Being a lazy embedded software engineer has several advantages, like being able to control every gadget in your house from your couch. Needless to say, you also remotely log in to the several boxes spread around the house.
However, if you happen to be using a windows machine (e.g. a laptop, you are on your couch of course... and only because your smartphone probably does not have a capable enough client just yet) to log in to a unix box and desire to partake in the advantages a GUI offers (all you ssh console people, the GUI is a major advancement, so get with the times already!), then you have to contend with the beast known as VNC.
if you are on a Ubuntu machine (yes, no self-respecting engineer has only a windows machine.. it will, at the very least, dual-boot in to Linux), then ubuntu's Remote Desktop works splendidly. However, if you are ssh-ing over the "nekked inter-webs" then VNC is your only option. and that blows.
Or so I used to think, before running into FreeNX. Google, thou truly art a friend! FreeNX blows VNC completely out of the water. No more need to juggle between Hextile, CoRRE, Tight and other sub-par encodings. No more jiggling of the colormaps, image quality and compression levels only to have the entire processor reduced to competing with molasses, and failing.

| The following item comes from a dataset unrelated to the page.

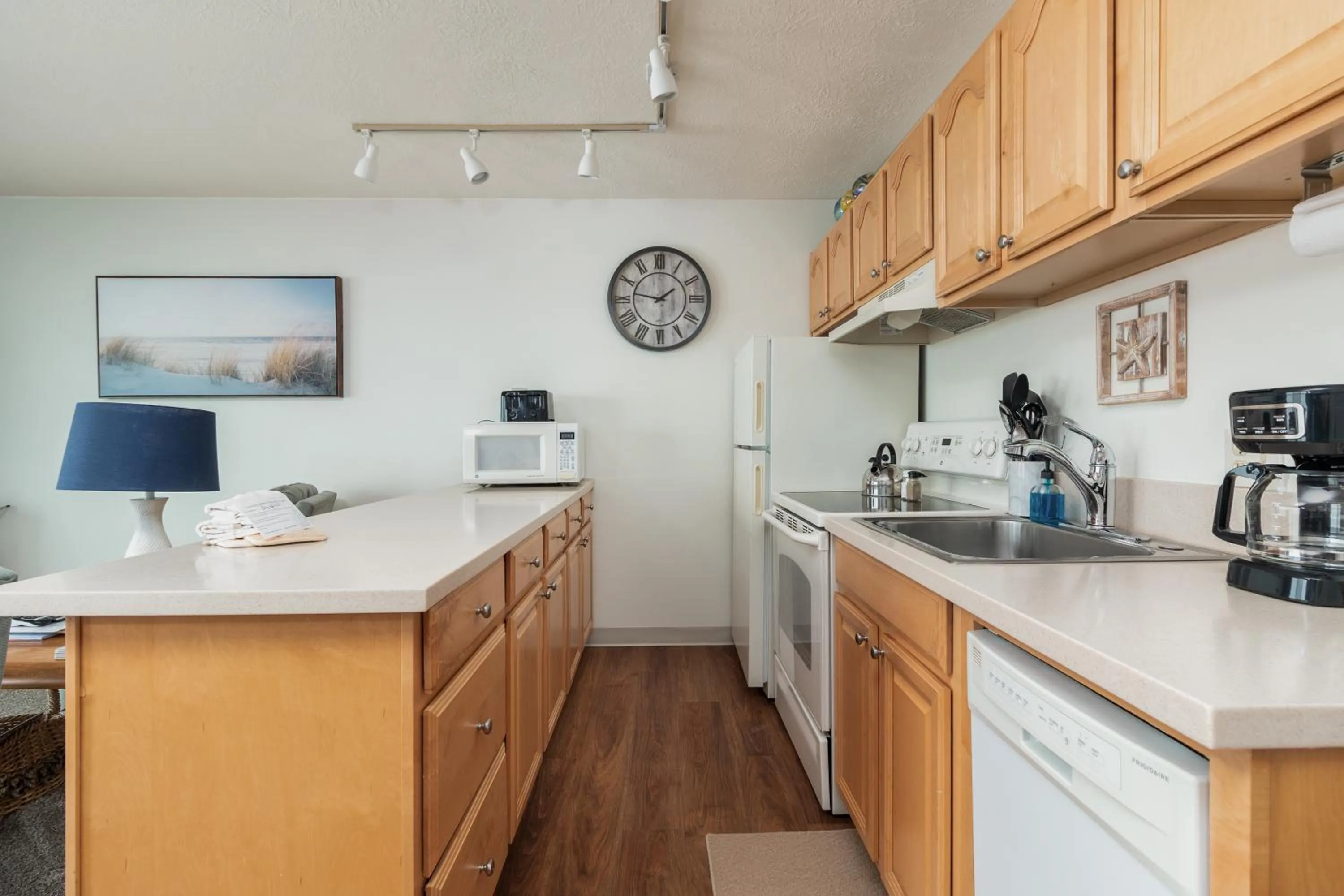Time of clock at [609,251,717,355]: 1:46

also ALT +TAB works! Though it does require one keystroke to enable: "CTRL + ALT + K"
Thanks Mark!
Adios VNC-viewer / REAL VNC. you suck. Hello, FreeNX!
1 comment:
though in all fairness, I still have real use for UltraVNC on my Windows Vista laptop. Vista Home Premium does NOT include remote desktop, so UltraVNC is a very viable solution.
there is a minor hitch with using UVNC with UAC enabled though: you have to log in as an administrator and set a VNC server password. Once you do that, it's a breeze.